Exercise brief -
From the line with "How far away from" through the final line, transcribe the material below character for character; include no other lines.

── Listing ──

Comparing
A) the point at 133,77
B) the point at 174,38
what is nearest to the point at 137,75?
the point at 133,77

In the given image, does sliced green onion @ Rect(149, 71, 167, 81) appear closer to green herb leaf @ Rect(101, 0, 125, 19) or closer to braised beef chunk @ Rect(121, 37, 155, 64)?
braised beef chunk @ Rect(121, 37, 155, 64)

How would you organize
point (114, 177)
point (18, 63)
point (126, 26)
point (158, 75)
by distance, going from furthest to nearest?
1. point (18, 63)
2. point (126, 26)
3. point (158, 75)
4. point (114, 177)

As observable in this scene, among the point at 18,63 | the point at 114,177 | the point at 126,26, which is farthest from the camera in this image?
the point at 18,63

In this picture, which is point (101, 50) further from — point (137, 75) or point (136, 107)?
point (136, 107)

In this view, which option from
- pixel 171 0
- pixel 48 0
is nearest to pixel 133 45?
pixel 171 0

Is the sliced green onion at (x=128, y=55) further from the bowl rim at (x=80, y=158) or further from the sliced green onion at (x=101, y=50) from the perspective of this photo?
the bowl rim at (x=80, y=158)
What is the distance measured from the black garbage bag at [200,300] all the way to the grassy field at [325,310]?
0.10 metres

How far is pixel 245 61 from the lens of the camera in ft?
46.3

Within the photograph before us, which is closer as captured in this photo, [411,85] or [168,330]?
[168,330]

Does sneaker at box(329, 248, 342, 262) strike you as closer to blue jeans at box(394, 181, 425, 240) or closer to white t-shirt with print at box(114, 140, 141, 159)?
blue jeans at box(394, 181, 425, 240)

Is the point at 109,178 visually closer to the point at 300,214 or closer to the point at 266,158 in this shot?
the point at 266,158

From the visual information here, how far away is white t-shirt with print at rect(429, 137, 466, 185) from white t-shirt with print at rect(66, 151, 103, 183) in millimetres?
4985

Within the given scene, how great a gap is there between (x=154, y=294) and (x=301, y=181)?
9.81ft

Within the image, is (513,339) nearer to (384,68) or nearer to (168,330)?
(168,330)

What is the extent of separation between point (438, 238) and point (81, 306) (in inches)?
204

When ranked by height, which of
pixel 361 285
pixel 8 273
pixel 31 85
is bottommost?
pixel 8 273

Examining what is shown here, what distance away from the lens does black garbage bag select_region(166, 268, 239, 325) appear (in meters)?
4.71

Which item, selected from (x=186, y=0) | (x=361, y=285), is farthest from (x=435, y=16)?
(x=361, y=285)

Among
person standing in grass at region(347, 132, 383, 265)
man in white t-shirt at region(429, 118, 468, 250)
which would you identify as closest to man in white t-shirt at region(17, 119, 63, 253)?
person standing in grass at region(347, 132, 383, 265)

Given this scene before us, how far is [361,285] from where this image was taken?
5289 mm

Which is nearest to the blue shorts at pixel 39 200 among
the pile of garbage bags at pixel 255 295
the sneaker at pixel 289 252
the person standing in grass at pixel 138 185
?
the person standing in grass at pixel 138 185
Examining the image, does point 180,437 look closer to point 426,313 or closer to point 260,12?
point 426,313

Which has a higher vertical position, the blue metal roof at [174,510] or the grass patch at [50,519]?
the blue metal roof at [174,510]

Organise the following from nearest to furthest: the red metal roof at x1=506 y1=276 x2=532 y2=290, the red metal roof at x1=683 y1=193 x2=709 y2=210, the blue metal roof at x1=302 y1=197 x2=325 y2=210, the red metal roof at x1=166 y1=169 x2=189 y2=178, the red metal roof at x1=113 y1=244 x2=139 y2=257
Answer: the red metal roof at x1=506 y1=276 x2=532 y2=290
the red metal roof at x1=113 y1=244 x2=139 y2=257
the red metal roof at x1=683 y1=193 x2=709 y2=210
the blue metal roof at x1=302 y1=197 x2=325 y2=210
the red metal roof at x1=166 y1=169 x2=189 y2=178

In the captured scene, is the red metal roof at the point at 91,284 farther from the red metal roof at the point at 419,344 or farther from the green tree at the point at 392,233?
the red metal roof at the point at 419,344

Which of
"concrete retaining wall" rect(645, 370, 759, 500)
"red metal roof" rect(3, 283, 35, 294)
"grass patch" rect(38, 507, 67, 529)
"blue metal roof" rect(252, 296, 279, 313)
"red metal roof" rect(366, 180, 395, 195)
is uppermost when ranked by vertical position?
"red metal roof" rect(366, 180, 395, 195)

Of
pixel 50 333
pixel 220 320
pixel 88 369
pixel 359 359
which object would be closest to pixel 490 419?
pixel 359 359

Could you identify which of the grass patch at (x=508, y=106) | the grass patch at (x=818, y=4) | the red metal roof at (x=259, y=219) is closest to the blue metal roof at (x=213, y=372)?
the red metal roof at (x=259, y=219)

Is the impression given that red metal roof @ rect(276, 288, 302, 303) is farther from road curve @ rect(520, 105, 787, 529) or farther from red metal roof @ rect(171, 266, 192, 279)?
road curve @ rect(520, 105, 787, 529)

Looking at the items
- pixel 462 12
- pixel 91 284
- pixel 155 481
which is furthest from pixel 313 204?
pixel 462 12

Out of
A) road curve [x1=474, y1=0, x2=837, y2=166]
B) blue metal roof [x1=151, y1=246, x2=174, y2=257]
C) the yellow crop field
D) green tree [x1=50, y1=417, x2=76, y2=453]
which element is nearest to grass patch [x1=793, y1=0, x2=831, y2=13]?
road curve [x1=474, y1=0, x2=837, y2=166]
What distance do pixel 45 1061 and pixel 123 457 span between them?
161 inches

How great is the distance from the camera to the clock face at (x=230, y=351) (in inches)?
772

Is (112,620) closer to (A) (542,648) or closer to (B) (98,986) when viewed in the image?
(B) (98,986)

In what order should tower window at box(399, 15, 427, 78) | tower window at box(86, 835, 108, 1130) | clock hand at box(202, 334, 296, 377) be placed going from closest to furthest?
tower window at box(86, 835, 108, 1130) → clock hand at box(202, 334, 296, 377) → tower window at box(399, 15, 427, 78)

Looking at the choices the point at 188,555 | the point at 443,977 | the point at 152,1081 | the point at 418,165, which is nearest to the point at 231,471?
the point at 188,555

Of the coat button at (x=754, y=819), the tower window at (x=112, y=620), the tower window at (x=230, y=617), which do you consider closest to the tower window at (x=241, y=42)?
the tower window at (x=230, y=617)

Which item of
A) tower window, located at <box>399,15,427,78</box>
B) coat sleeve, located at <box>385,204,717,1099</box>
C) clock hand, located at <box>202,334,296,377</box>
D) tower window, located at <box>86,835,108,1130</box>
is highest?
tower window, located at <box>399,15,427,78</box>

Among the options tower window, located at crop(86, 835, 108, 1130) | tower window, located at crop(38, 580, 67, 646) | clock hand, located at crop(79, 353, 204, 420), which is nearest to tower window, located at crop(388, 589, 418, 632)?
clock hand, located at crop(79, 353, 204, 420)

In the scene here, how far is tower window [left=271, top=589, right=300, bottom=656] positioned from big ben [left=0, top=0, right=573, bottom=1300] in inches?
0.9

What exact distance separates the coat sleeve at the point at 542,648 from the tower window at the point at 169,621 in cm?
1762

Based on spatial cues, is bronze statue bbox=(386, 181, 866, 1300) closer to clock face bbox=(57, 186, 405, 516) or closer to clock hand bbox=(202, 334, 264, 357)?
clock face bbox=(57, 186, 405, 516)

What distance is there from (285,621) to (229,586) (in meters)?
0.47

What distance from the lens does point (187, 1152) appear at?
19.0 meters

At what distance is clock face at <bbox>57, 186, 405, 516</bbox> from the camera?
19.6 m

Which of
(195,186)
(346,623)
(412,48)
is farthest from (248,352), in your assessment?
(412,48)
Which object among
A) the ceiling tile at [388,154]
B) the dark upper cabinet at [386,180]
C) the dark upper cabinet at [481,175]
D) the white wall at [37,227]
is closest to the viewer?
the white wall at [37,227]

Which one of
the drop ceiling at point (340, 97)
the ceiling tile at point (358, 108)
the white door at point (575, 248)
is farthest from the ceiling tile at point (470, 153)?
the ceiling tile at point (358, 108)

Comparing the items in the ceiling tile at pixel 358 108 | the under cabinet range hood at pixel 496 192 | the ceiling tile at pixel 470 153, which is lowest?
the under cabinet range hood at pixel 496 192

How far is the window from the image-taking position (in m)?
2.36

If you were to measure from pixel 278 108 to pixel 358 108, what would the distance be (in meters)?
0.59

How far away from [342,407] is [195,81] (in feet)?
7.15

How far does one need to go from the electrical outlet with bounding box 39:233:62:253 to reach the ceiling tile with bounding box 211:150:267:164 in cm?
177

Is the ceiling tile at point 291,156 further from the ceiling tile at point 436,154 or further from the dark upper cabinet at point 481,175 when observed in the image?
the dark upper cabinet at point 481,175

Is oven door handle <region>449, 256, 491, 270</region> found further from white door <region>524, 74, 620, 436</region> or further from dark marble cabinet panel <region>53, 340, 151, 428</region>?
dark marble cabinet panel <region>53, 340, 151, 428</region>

───

Reply to the task -
How far away from [342,407] is [195,81] (in feet)?
7.15

How far does one need to go from the electrical outlet with bounding box 39:233:62:253 to reach the ceiling tile with bounding box 211:150:267:164 in cm?
177

Is the ceiling tile at point 291,156 further from the ceiling tile at point 436,154 or further from the dark upper cabinet at point 481,175 when observed in the image?
the dark upper cabinet at point 481,175

Is oven door handle <region>449, 256, 491, 270</region> found further from white door <region>524, 74, 620, 436</region> or further from dark marble cabinet panel <region>53, 340, 151, 428</region>?
dark marble cabinet panel <region>53, 340, 151, 428</region>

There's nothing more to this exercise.